Deux médecins, en mission officielle, ont été violemment lynchés puis brûlés vifs par une foule en colère, les accusant à tort de provoquer une soi-disant « atrophie génitale » chez certains habitants.
Les victimes sont John Tangakeya, épidémiologiste et chef du centre de traitement des épidémies de Makiso, et un médecin de santé publique affilié à l’École de santé de Kisangani. Selon les autorités sanitaires, aucune preuve médicale ne soutient les allégations portées contre eux.
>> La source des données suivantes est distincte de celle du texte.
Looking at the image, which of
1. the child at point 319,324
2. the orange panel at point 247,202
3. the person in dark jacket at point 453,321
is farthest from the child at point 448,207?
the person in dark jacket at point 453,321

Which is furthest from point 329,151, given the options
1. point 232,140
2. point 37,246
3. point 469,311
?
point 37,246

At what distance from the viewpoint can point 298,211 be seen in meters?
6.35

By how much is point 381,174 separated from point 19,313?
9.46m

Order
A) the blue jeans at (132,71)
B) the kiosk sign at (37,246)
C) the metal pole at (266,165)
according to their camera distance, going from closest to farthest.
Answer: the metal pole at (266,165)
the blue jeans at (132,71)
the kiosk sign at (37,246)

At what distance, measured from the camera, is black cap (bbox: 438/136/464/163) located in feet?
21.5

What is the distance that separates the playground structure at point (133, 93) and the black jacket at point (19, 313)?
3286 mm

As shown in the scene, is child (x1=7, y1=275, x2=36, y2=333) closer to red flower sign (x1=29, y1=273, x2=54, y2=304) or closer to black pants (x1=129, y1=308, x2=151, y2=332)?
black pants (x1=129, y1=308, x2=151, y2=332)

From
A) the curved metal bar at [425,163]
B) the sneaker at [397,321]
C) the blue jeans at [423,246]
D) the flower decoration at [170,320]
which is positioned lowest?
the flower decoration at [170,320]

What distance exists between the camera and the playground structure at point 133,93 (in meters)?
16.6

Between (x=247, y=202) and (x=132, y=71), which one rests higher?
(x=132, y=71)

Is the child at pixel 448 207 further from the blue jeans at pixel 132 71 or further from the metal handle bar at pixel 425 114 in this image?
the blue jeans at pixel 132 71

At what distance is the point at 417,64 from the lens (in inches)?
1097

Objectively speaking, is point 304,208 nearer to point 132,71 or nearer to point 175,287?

Ce lynchage s’inscrit dans une vague de violences similaires liées à des croyances infondées, observées dans d'autres territoires de la Tshopo et au-delà. Le phénomène de psychose collective autour de la disparition imaginaire d'organes génitaux prend une ampleur inquiétante, alimenté par les rumeurs et la désinformation.
Face à cette tragédie, les organisations médicales appellent à une campagne nationale de sensibilisation, tandis que les forces de l’ordre sont appelées à renforcer la sécurité des agents de santé sur le terrain.
Ce nouvel acte de barbarie met en lumière l’urgence de combattre les superstitions mortelles par l’éducation, la communication scientifique et la justice.